Top of DATA PROVIDED

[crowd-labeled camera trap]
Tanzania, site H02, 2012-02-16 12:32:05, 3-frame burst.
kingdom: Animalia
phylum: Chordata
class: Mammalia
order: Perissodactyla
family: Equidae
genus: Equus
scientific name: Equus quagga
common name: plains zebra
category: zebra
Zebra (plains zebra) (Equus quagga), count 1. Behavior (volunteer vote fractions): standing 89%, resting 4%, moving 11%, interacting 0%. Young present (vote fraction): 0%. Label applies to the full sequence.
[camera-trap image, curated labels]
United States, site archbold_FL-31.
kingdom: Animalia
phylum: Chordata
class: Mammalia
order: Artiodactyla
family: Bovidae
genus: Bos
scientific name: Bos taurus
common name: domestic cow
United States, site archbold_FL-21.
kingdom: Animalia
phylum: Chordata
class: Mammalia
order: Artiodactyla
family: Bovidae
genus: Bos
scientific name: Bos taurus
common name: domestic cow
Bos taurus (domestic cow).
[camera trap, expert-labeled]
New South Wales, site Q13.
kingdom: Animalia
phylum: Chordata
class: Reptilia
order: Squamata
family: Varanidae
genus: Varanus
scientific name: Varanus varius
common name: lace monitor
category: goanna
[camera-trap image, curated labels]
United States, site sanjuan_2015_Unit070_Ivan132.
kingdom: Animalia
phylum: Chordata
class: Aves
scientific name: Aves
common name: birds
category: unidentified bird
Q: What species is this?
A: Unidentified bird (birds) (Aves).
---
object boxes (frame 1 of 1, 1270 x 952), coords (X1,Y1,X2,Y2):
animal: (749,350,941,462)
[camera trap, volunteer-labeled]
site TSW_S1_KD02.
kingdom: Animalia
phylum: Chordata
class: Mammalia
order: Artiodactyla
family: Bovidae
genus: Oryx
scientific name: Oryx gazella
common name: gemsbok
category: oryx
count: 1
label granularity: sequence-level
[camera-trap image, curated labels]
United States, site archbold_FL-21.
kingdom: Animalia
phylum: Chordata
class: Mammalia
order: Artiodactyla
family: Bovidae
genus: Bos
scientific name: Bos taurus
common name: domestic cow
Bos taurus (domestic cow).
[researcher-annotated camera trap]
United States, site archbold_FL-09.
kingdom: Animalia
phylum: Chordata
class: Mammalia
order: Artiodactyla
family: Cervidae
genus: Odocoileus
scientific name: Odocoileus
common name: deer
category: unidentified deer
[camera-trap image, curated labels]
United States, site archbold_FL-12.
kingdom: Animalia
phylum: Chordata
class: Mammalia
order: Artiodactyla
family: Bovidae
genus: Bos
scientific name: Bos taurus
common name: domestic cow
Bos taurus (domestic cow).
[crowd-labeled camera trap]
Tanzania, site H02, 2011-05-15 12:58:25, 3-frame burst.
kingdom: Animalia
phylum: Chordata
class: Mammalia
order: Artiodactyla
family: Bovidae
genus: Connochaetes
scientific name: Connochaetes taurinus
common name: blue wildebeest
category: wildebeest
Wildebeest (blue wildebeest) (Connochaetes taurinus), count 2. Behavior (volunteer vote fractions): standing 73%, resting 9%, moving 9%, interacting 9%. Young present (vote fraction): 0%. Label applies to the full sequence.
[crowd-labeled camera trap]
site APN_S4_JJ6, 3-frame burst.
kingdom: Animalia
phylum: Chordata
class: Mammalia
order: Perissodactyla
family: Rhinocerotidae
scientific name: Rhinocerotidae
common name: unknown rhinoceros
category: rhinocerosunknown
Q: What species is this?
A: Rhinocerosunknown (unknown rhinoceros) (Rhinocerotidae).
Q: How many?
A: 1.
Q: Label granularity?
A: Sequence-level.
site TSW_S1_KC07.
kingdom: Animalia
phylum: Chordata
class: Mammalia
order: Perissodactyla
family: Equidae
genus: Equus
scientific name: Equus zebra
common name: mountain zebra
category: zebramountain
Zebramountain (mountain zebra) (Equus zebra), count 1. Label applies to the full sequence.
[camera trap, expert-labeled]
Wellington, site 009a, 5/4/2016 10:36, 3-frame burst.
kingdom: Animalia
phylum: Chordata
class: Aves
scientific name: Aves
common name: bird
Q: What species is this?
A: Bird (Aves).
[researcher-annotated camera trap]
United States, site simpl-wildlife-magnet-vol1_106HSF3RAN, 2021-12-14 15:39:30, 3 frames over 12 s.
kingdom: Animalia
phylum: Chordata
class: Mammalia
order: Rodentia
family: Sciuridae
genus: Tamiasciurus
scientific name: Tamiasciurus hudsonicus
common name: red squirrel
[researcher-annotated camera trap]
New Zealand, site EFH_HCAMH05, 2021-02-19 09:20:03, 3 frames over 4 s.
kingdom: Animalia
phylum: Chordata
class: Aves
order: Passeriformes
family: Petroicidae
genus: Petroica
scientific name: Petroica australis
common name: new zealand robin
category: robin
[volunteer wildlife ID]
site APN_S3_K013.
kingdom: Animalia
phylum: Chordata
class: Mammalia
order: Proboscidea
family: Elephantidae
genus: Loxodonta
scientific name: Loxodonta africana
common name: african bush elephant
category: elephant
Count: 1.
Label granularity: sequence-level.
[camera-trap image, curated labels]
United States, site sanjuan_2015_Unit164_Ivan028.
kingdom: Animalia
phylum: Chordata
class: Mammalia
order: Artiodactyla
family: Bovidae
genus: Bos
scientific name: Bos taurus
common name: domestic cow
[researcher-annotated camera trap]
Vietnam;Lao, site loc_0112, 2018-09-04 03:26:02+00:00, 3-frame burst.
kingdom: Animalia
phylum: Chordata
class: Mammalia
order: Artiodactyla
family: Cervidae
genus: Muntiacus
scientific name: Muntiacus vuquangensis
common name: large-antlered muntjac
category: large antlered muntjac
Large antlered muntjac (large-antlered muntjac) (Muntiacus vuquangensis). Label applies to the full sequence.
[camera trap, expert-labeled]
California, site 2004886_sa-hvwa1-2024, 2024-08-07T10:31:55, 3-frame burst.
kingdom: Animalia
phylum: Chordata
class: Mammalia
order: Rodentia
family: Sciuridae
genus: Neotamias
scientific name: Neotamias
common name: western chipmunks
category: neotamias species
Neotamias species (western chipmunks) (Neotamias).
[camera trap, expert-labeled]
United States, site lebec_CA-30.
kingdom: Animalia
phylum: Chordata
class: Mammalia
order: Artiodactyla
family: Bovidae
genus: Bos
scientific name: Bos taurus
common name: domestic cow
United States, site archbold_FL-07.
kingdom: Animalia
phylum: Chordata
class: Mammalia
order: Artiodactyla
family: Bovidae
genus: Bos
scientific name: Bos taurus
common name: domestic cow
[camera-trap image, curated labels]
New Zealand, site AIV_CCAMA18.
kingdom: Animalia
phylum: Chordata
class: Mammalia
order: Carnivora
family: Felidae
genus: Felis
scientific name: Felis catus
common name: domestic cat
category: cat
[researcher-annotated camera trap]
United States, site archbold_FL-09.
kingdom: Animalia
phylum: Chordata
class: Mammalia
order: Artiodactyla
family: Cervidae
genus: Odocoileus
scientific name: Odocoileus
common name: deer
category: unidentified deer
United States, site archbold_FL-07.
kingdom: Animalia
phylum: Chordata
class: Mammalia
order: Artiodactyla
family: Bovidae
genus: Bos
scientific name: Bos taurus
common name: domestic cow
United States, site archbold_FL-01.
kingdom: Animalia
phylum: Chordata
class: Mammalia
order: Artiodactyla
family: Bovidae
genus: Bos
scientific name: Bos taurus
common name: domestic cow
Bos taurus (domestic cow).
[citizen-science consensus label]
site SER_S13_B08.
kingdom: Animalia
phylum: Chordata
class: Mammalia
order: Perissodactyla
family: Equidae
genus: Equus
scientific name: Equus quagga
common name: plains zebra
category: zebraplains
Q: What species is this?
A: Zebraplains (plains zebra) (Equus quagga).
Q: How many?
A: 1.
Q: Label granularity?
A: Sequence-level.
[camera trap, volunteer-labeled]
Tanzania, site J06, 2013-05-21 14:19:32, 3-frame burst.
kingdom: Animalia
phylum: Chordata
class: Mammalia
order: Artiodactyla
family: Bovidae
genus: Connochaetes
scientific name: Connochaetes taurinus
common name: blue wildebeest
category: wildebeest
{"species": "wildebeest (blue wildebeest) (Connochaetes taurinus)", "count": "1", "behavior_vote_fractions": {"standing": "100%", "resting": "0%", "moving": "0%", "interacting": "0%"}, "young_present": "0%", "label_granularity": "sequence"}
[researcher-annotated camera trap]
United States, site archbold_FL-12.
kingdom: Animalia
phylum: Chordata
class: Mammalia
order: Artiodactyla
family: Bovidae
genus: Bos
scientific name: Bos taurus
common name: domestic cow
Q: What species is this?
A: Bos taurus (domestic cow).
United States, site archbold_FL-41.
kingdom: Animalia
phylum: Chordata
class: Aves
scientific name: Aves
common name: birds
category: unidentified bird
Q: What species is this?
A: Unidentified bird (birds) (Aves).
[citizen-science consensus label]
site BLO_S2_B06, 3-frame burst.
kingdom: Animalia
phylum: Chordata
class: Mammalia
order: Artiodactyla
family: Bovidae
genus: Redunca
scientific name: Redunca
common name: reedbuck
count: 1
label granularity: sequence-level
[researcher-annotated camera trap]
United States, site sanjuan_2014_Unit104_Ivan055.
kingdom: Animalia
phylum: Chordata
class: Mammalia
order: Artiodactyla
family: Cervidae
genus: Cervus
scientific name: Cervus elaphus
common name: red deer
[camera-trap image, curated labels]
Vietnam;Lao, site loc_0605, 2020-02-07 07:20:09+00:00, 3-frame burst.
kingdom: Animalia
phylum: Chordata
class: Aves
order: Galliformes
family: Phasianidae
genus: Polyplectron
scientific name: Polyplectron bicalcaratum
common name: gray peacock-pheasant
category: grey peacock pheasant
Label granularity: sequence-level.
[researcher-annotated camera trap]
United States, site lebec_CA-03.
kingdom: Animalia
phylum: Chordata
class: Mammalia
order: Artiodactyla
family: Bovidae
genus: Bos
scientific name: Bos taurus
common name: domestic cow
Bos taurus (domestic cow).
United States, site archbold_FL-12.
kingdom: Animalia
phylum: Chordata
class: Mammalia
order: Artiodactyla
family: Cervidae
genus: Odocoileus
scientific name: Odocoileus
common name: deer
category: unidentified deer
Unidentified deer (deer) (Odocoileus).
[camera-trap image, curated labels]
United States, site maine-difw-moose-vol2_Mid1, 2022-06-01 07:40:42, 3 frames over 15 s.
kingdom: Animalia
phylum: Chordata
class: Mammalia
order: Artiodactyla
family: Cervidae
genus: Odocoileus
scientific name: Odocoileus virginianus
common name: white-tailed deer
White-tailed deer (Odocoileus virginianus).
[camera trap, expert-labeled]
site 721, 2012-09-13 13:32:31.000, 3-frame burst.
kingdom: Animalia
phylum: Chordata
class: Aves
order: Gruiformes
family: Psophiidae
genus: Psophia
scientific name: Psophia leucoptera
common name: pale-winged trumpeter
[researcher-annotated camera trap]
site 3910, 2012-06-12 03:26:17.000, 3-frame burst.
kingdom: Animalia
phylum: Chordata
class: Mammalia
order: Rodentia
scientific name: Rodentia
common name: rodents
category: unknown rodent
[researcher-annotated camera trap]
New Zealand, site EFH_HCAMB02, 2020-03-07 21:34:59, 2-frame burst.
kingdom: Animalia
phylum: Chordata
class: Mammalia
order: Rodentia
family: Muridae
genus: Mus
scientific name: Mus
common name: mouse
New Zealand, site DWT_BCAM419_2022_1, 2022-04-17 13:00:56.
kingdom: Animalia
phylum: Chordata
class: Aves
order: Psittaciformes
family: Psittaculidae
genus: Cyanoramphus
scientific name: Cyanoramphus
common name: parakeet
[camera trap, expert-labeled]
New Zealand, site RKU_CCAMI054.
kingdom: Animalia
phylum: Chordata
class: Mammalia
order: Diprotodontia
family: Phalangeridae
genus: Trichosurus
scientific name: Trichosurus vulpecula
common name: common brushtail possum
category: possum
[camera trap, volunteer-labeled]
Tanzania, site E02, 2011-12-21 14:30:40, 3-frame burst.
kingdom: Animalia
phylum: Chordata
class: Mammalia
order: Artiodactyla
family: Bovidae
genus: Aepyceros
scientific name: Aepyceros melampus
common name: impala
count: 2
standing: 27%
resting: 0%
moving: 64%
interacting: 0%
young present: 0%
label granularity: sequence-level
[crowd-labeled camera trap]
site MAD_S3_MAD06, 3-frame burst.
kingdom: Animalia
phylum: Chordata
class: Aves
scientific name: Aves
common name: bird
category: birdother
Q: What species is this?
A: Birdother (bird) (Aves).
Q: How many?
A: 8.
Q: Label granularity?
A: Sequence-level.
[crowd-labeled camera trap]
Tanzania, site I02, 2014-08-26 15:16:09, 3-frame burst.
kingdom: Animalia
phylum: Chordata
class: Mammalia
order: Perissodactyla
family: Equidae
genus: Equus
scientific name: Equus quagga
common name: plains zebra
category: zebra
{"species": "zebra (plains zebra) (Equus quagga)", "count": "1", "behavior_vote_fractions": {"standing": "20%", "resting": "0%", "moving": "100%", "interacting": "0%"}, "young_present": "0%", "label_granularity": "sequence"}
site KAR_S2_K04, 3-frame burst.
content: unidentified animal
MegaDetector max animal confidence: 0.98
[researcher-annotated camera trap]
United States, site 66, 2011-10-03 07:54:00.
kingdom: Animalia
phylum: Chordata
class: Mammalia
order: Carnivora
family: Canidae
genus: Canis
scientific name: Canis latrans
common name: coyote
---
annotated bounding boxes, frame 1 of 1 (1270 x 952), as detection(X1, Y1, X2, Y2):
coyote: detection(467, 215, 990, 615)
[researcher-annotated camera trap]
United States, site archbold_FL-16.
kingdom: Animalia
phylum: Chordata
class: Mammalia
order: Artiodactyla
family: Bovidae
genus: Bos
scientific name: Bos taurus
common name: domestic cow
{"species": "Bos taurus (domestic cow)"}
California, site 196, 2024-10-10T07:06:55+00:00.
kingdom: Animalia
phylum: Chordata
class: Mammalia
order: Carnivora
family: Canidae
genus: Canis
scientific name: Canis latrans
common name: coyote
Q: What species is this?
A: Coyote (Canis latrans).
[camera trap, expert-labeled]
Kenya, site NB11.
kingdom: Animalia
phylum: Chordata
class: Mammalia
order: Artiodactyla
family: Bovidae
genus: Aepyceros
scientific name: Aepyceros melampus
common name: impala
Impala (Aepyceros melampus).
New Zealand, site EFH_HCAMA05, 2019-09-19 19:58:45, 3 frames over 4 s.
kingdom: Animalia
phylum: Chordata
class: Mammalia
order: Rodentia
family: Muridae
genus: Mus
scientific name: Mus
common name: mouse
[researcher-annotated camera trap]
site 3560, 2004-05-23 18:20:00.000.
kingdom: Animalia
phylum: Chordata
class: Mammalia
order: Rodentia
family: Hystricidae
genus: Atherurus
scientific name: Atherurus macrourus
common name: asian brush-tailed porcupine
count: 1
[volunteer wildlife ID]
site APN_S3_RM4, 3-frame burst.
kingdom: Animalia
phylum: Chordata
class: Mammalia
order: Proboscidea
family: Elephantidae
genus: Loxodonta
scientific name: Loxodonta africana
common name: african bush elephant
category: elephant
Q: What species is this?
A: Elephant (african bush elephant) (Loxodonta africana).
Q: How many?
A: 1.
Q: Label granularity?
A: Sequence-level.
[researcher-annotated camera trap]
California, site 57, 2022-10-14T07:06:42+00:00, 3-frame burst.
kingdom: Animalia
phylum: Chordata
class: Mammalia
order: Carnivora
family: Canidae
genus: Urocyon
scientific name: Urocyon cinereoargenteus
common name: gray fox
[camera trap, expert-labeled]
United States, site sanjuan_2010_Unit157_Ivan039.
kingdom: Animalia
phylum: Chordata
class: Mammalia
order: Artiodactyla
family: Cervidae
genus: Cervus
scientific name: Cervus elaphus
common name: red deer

Bottom of DATA PROVIDED

**TASK DESCRIPTION:**
Your answer should be a single number: the count of lines in the entries that contain "Tanzania".

**TASK RESPONSE:**
5